◆ **Excerpts from a dataset**
┄┄┄┄┄┄

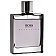 Hugo Boss BOSS Selection Woda toaletowa spray 90ml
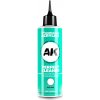 Příslušenství ke společenským hrám AK-Interactive AK AK11505 Perfect Cleaner 250ml 3GEN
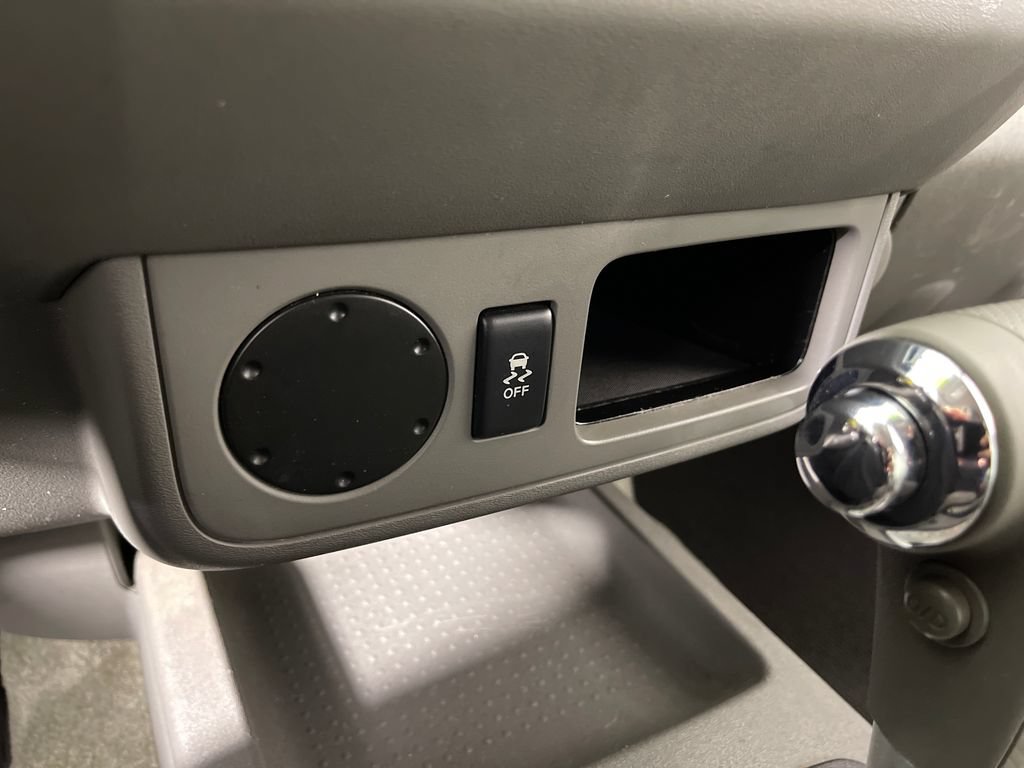 Used 2016 Nissan Frontier S RWD image 30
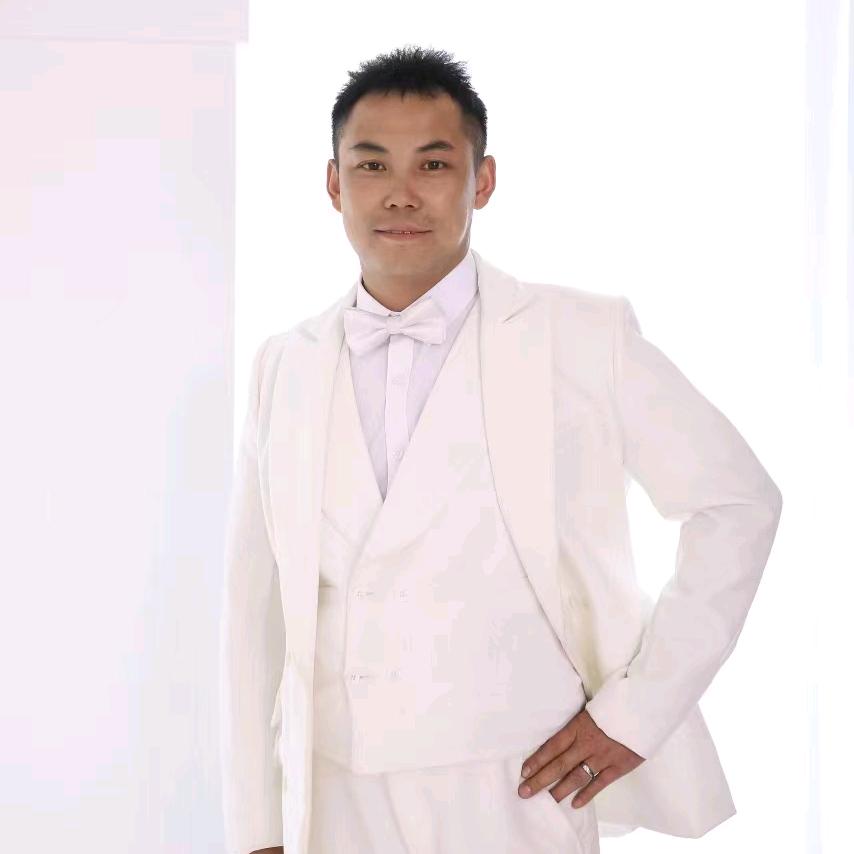 宝军汽修钣金喷漆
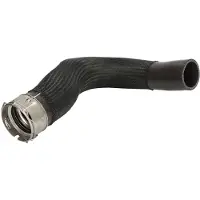 THERMOTEC Laadluchtslang DCR302TT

┄┄┄┄┄┄

Reproduce the records above exactly, excluding every picture.

 Hugo Boss BOSS Selection Woda toaletowa spray 90ml
 Příslušenství ke společenským hrám AK-Interactive AK AK11505 Perfect Cleaner 250ml 3GEN
 Used 2016 Nissan Frontier S RWD image 30
 宝军汽修钣金喷漆
 THERMOTEC Laadluchtslang DCR302TT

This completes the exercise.